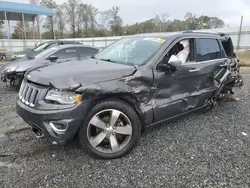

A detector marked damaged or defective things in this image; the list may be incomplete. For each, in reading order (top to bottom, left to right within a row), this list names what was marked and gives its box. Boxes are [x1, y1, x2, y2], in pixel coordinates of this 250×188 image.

crumpled hood [26, 57, 137, 89]
collision damage [15, 32, 244, 159]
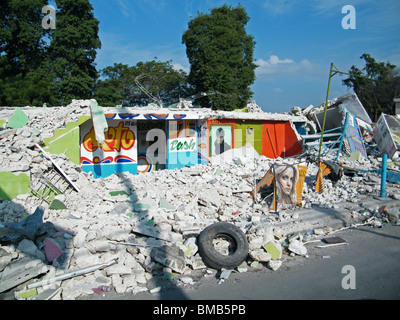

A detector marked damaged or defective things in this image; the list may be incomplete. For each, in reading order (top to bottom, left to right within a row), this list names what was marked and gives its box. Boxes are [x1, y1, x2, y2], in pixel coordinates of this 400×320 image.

earthquake damage [0, 95, 400, 300]
broken concrete block [43, 238, 63, 262]
broken concrete block [151, 244, 187, 274]
broken concrete block [264, 241, 282, 262]
broken concrete block [290, 239, 308, 256]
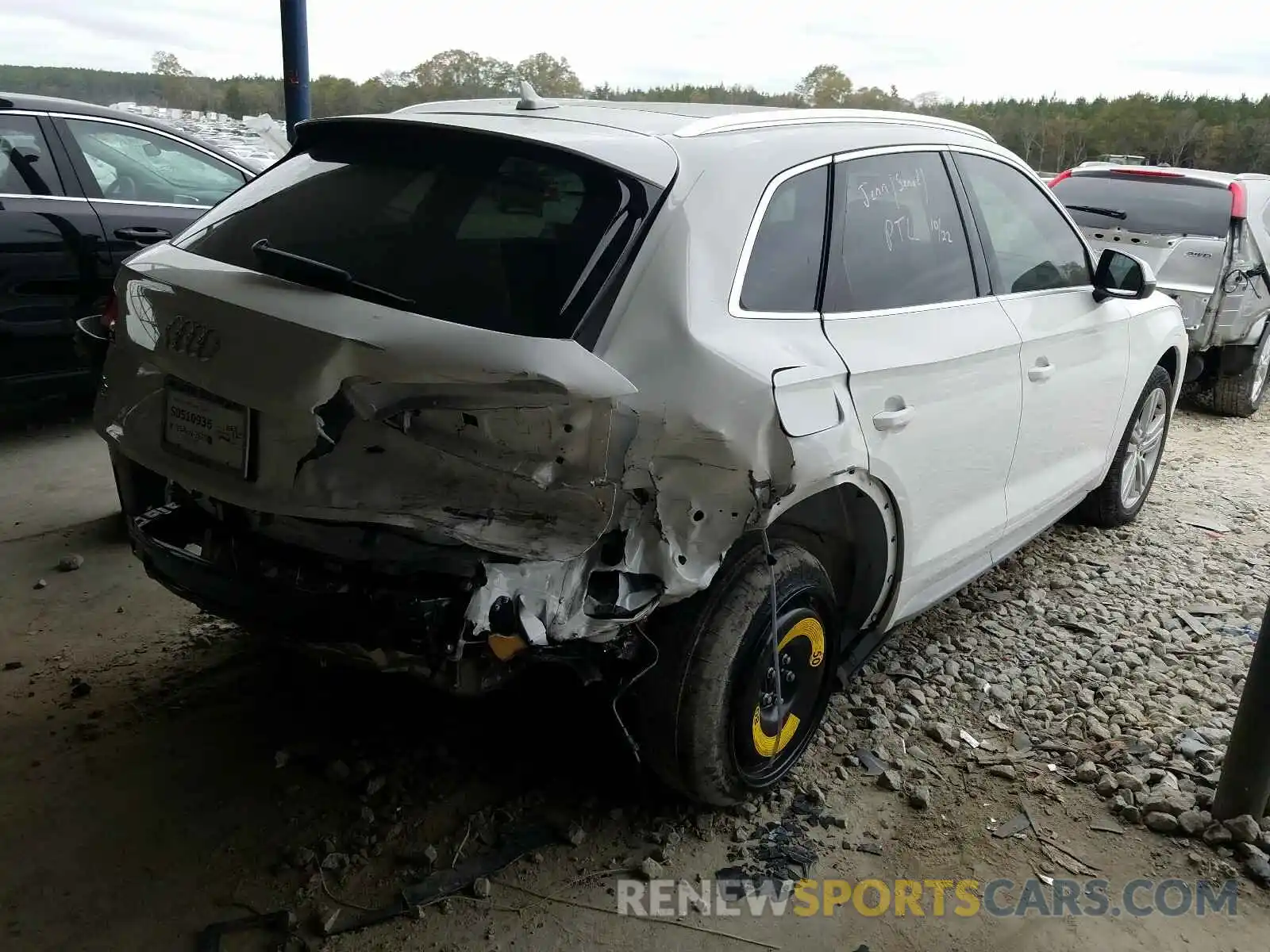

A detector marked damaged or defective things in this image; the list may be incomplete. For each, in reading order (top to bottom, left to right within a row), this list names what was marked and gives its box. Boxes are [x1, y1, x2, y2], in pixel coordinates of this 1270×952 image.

damaged white vehicle [91, 87, 1194, 803]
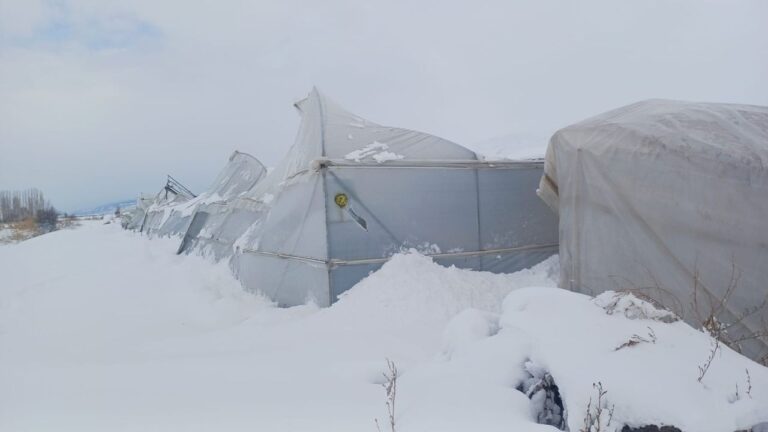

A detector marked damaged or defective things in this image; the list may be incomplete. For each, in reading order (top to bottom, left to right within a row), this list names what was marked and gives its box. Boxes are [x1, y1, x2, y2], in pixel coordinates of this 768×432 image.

damaged white tarp [540, 100, 768, 362]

========================================

▶ **Stated task**: Retype the material from the line with "this 400×320 image." up to and including the line with "damaged white vehicle [91, 87, 1194, 803]", leaving out the pictures.

▶ **Full response**:
A detector marked damaged or defective things in this image; the list may be incomplete. For each, in reading order (top to bottom, left to right within a row), this list names what was marked and gives its box. Boxes are [x1, y1, x2, y2], in pixel coordinates of this 400×320 image.

earthquake damage [0, 95, 400, 300]
broken concrete block [43, 238, 63, 262]
broken concrete block [151, 244, 187, 274]
broken concrete block [264, 241, 282, 262]
broken concrete block [290, 239, 308, 256]

A detector marked damaged or defective things in this image; the list may be incomplete. For each, in reading order (top to bottom, left to right within a row), this list names what was marked and gives its box. Boxes are [x1, y1, x2, y2], in pixel coordinates of this 1270×952 image.

damaged white vehicle [91, 87, 1194, 803]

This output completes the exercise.